Having earned a master's degree, my wife, Wendy, had every right (and my best interests at heart) to nudge me back into those hallowed halls after a 22-year absence.
My long hiatus is well described by an observation of the late John Lennon. "Life is what happens to you when you're busy making other plans." I had earned 175 credit hours in the four years following a serious accident and extensive rehabilitation, when I was 20 and in my first year at the U. Having completed all that work and been so near to earning a degree should have been more than enough incentive for me to persevere. Unfortunately, it wasn't.
An opportunity to purchase and run a photography business captured my attention instead. Following that enterprise I worked as a music writer for The Salt Lake Tribune for 10 years and took on plenty of free-lance writing jobs, so having a degree really never had been an issue. Neither did it seem important for owning a music club, as I have done for the last seven years, nor for the proofreader/writer position that I've held for even longer than that with a local weekly newspaper. I simply had gotten used to thinking that having just that much education was good enough.
What I should have realized all along, however, was that I had proceeded from a faulty premise: I really did need that degree. I see now that I needed the extra dimension that comes with being introduced to a world of new ideas. I needed the foundation of literary classics that I had missed. I needed the respect that came with a college education. Most of all, I needed the sense of achievement I felt when completing the goal I had originally set when first starting college.

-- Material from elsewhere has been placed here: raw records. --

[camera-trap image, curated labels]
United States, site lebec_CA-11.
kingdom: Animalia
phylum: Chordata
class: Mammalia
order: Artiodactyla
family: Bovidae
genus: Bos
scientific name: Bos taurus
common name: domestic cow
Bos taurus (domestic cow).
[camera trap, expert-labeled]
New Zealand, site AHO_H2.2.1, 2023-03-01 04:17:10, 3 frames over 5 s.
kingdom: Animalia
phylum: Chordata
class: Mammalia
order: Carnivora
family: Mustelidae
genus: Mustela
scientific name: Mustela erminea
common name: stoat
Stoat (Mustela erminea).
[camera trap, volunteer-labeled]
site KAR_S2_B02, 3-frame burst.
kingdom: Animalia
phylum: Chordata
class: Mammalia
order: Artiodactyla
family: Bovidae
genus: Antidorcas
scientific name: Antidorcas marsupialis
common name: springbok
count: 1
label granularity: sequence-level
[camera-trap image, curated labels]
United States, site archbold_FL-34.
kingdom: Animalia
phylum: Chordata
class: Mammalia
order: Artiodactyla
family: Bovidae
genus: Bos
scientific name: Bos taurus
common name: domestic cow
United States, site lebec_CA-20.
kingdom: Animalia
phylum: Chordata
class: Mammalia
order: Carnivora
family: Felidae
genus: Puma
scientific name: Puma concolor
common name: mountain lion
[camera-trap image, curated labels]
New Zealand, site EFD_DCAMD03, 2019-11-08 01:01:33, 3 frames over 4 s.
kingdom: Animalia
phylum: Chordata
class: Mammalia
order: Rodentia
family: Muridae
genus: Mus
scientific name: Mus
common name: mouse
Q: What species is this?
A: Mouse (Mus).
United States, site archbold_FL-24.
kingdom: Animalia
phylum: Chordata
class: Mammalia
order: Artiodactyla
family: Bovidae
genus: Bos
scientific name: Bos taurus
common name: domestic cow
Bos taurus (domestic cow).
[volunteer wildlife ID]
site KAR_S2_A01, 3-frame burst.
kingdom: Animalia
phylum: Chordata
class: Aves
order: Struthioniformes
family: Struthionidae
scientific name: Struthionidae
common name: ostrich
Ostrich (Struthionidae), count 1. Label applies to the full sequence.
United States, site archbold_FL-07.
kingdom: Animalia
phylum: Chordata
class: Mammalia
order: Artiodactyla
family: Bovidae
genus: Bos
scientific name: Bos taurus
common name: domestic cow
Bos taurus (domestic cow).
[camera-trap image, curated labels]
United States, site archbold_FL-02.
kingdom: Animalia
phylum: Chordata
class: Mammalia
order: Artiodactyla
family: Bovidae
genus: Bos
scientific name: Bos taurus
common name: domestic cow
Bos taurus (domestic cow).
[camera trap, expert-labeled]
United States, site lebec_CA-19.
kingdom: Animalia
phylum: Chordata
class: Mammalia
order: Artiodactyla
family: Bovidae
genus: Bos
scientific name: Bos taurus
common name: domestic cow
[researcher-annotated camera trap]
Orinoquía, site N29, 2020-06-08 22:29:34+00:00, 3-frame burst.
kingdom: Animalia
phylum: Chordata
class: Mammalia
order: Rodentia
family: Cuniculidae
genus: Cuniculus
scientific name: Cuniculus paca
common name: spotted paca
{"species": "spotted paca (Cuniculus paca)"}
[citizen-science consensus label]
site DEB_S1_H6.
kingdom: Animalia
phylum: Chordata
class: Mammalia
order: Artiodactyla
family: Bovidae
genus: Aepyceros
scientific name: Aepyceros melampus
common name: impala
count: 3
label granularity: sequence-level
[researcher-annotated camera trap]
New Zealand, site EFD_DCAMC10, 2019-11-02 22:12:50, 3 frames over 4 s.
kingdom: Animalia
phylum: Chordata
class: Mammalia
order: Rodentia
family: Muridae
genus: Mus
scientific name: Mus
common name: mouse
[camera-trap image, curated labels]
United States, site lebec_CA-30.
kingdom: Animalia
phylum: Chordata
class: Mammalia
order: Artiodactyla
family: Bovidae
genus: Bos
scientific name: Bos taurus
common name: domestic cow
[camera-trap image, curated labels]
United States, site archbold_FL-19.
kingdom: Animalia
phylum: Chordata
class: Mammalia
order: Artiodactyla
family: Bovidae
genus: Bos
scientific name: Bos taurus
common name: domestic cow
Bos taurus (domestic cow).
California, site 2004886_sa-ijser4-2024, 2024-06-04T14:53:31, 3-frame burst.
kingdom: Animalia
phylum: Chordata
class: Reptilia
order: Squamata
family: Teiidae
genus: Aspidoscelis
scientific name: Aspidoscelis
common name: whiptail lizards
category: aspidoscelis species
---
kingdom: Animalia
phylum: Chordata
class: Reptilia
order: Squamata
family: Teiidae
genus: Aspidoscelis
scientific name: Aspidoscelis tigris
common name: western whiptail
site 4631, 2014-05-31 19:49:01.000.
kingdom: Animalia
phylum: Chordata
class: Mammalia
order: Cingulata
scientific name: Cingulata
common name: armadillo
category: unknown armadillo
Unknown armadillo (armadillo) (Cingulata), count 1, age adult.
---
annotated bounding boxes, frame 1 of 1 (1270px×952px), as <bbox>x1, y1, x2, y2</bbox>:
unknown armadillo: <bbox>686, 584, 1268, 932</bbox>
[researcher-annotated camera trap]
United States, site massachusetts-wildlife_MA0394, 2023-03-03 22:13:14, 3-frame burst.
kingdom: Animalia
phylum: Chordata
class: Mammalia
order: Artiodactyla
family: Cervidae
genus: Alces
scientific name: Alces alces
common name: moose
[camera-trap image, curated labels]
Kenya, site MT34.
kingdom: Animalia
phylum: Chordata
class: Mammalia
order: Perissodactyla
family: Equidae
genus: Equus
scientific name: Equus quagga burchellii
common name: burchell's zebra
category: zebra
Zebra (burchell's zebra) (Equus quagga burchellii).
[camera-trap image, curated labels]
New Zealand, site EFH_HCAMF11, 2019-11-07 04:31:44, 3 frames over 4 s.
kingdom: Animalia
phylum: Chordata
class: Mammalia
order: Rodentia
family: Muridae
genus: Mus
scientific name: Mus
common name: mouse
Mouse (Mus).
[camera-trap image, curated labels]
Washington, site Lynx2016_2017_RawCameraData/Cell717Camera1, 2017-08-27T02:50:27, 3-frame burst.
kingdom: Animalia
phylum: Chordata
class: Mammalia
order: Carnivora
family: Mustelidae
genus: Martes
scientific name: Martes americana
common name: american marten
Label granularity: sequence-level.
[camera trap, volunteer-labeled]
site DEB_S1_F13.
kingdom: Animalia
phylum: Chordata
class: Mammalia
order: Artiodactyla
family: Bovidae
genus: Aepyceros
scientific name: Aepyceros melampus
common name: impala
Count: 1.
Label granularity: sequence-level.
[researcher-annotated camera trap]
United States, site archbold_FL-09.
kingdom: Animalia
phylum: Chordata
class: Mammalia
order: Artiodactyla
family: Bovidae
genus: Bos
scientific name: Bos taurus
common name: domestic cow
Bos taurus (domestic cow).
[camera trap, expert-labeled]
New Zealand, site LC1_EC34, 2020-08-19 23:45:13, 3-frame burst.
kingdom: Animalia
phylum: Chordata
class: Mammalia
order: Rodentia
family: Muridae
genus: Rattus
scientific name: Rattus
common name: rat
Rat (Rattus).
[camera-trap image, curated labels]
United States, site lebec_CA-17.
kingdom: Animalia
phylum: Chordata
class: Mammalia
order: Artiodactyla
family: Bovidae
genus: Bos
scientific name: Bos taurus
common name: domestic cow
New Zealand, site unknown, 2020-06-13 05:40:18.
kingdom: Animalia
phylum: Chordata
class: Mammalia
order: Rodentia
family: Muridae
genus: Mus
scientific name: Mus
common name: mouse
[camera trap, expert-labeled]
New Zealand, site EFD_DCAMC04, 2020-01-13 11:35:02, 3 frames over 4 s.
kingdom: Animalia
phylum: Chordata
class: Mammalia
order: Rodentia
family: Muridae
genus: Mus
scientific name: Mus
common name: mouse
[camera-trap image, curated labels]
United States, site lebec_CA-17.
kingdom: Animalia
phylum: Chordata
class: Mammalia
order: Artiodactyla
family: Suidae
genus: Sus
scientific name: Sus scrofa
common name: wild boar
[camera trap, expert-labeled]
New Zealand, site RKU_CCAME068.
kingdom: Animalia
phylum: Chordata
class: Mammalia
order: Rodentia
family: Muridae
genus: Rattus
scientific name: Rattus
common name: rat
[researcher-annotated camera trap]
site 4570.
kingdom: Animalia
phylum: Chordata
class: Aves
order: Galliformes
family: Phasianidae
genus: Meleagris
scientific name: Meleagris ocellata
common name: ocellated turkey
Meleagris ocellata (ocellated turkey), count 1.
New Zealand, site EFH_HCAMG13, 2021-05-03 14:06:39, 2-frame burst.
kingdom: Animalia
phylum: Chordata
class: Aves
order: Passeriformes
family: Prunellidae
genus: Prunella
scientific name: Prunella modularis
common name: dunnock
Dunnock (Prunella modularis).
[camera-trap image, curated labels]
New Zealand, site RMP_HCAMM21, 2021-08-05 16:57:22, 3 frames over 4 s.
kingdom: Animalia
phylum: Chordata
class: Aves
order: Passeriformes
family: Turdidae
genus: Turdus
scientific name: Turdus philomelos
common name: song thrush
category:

Having the age advantage over most of my classmates (and a few of my professors!) was just one aspect of being a "non-traditional student." With the benefit of so much life experience (Okay, being old!), I felt far more able to appreciate and comprehend the wealth of material presented in my courses by so many superb professors. It was also a joy and a surprise to hear the observations and wisdom of my younger classmates.
I also was surprised to discover that 24.9 is currently the average age of the University student population. Over the last 10 years, the percentage of students age 24-30 has continued to increase, and while really only a footnote, the number of males in my age group (46-50) attending the University nevertheless has nearly doubled. I was not alone in this postliminary pursuit of education.
Another advantage of being a more "seasoned student" was that I had different objectives in mind. Upon reflection, I realized that education is the foundation for securing a better job and improving the quality of one's life.
In returning to the U, I realized that I was blessed with the luxury of taking classes not from necessity but for the love of knowledge. Still, knowledge without action is pointless, as Salt Lake City Rev. France Davis MA'78 so wisely observed: "Learn to do some things, not just learn something."
As with everything else, costs have escalated since I first attended the U, but the value of higher education still cannot be overemphasized. I doubt that I could have achieved as much as I have so far without an education. The investment I made in time and tuition has paid dividends, not only for the previously mentioned reasons, but also for the simple fact that when it comes to the important decisions in this uncertain world, I'll at least be able to make an educated guess.
--John Paul Brophy is a graduate of the class of '98 with a bachelor of arts degree in English. He owns the Dead Goat Saloon in Salt Lake City.